- **Directions for this task**
Return all the entries exactly, keeping pictures out.

- **Pictures paired with source code**

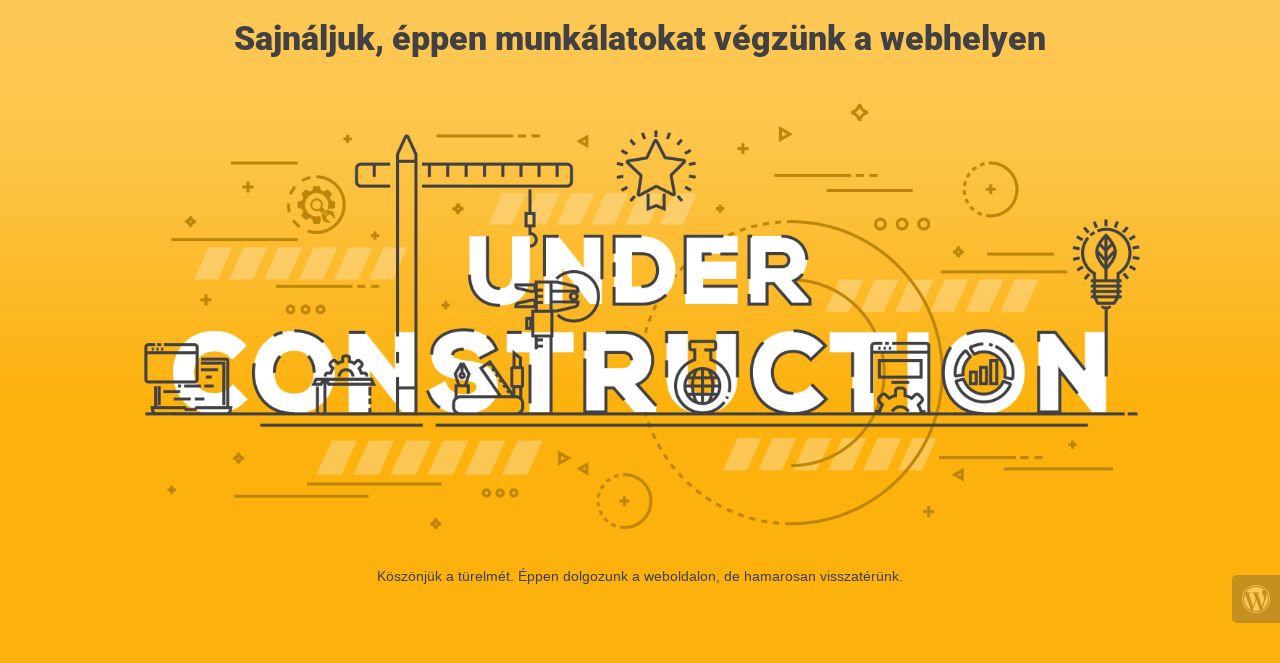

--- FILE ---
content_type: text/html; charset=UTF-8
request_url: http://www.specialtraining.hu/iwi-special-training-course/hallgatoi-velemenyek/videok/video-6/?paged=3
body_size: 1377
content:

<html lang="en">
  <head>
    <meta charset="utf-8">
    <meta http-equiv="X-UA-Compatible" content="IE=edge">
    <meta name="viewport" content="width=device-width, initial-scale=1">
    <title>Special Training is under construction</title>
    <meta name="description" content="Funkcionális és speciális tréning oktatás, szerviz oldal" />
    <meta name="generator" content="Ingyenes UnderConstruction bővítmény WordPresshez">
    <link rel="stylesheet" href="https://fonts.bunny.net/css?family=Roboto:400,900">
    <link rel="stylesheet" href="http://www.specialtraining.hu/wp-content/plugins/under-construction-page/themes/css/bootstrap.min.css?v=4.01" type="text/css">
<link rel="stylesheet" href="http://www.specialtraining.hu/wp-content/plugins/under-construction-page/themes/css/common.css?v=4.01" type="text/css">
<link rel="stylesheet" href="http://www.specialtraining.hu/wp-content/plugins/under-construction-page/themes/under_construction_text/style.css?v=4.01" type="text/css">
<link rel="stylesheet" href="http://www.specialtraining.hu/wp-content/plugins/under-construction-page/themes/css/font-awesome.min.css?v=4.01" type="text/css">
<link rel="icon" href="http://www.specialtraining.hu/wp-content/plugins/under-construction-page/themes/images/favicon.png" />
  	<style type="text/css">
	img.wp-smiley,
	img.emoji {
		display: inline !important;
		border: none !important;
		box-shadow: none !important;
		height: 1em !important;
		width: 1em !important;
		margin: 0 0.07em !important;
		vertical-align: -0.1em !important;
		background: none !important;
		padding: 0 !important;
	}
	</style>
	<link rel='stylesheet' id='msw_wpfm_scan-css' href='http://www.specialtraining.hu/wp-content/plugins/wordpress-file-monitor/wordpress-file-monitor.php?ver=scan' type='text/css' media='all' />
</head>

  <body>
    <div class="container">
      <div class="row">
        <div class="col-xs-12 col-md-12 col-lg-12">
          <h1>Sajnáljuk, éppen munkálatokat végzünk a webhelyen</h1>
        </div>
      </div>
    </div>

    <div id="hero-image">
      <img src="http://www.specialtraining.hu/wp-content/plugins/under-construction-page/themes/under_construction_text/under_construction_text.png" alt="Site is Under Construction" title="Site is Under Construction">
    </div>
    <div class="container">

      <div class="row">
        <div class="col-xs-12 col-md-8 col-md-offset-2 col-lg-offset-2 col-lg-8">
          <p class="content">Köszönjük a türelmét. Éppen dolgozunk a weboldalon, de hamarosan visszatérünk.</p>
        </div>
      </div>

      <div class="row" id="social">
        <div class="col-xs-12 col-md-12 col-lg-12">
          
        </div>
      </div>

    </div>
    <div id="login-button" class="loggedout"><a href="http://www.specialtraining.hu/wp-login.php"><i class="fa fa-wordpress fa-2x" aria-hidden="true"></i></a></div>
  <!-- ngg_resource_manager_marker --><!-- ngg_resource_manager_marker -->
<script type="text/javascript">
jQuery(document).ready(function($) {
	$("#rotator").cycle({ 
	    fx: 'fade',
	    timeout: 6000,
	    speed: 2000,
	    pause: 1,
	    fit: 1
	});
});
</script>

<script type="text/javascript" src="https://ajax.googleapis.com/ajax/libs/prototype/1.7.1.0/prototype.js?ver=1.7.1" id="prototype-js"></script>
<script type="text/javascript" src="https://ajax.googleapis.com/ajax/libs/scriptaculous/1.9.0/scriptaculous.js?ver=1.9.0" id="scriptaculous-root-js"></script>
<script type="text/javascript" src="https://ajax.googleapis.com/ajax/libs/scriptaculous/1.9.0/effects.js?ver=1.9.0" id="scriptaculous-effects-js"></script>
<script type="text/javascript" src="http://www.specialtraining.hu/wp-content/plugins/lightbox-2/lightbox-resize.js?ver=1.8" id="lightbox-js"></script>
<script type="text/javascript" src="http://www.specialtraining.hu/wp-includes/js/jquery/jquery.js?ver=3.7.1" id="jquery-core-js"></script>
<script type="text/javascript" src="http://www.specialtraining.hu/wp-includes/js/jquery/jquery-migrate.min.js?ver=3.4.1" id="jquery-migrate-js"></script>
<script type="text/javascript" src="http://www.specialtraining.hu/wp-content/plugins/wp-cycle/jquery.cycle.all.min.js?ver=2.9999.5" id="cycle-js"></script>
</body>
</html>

- **Written answer**
--- FILE ---
content_type: text/html; charset=UTF-8
request_url: http://www.specialtraining.hu/iwi-special-training-course/hallgatoi-velemenyek/videok/video-6/?paged=3
body_size: 1377
content:

<html lang="en">
  <head>
    <meta charset="utf-8">
    <meta http-equiv="X-UA-Compatible" content="IE=edge">
    <meta name="viewport" content="width=device-width, initial-scale=1">
    <title>Special Training is under construction</title>
    <meta name="description" content="Funkcionális és speciális tréning oktatás, szerviz oldal" />
    <meta name="generator" content="Ingyenes UnderConstruction bővítmény WordPresshez">
    <link rel="stylesheet" href="https://fonts.bunny.net/css?family=Roboto:400,900">
    <link rel="stylesheet" href="http://www.specialtraining.hu/wp-content/plugins/under-construction-page/themes/css/bootstrap.min.css?v=4.01" type="text/css">
<link rel="stylesheet" href="http://www.specialtraining.hu/wp-content/plugins/under-construction-page/themes/css/common.css?v=4.01" type="text/css">
<link rel="stylesheet" href="http://www.specialtraining.hu/wp-content/plugins/under-construction-page/themes/under_construction_text/style.css?v=4.01" type="text/css">
<link rel="stylesheet" href="http://www.specialtraining.hu/wp-content/plugins/under-construction-page/themes/css/font-awesome.min.css?v=4.01" type="text/css">
<link rel="icon" href="http://www.specialtraining.hu/wp-content/plugins/under-construction-page/themes/images/favicon.png" />
  	<style type="text/css">
	img.wp-smiley,
	img.emoji {
		display: inline !important;
		border: none !important;
		box-shadow: none !important;
		height: 1em !important;
		width: 1em !important;
		margin: 0 0.07em !important;
		vertical-align: -0.1em !important;
		background: none !important;
		padding: 0 !important;
	}
	</style>
	<link rel='stylesheet' id='msw_wpfm_scan-css' href='http://www.specialtraining.hu/wp-content/plugins/wordpress-file-monitor/wordpress-file-monitor.php?ver=scan' type='text/css' media='all' />
</head>

  <body>
    <div class="container">
      <div class="row">
        <div class="col-xs-12 col-md-12 col-lg-12">
          <h1>Sajnáljuk, éppen munkálatokat végzünk a webhelyen</h1>
        </div>
      </div>
    </div>

    <div id="hero-image">
      <img src="http://www.specialtraining.hu/wp-content/plugins/under-construction-page/themes/under_construction_text/under_construction_text.png" alt="Site is Under Construction" title="Site is Under Construction">
    </div>
    <div class="container">

      <div class="row">
        <div class="col-xs-12 col-md-8 col-md-offset-2 col-lg-offset-2 col-lg-8">
          <p class="content">Köszönjük a türelmét. Éppen dolgozunk a weboldalon, de hamarosan visszatérünk.</p>
        </div>
      </div>

      <div class="row" id="social">
        <div class="col-xs-12 col-md-12 col-lg-12">
          
        </div>
      </div>

    </div>
    <div id="login-button" class="loggedout"><a href="http://www.specialtraining.hu/wp-login.php"><i class="fa fa-wordpress fa-2x" aria-hidden="true"></i></a></div>
  <!-- ngg_resource_manager_marker --><!-- ngg_resource_manager_marker -->
<script type="text/javascript">
jQuery(document).ready(function($) {
	$("#rotator").cycle({ 
	    fx: 'fade',
	    timeout: 6000,
	    speed: 2000,
	    pause: 1,
	    fit: 1
	});
});
</script>

<script type="text/javascript" src="https://ajax.googleapis.com/ajax/libs/prototype/1.7.1.0/prototype.js?ver=1.7.1" id="prototype-js"></script>
<script type="text/javascript" src="https://ajax.googleapis.com/ajax/libs/scriptaculous/1.9.0/scriptaculous.js?ver=1.9.0" id="scriptaculous-root-js"></script>
<script type="text/javascript" src="https://ajax.googleapis.com/ajax/libs/scriptaculous/1.9.0/effects.js?ver=1.9.0" id="scriptaculous-effects-js"></script>
<script type="text/javascript" src="http://www.specialtraining.hu/wp-content/plugins/lightbox-2/lightbox-resize.js?ver=1.8" id="lightbox-js"></script>
<script type="text/javascript" src="http://www.specialtraining.hu/wp-includes/js/jquery/jquery.js?ver=3.7.1" id="jquery-core-js"></script>
<script type="text/javascript" src="http://www.specialtraining.hu/wp-includes/js/jquery/jquery-migrate.min.js?ver=3.4.1" id="jquery-migrate-js"></script>
<script type="text/javascript" src="http://www.specialtraining.hu/wp-content/plugins/wp-cycle/jquery.cycle.all.min.js?ver=2.9999.5" id="cycle-js"></script>
</body>
</html>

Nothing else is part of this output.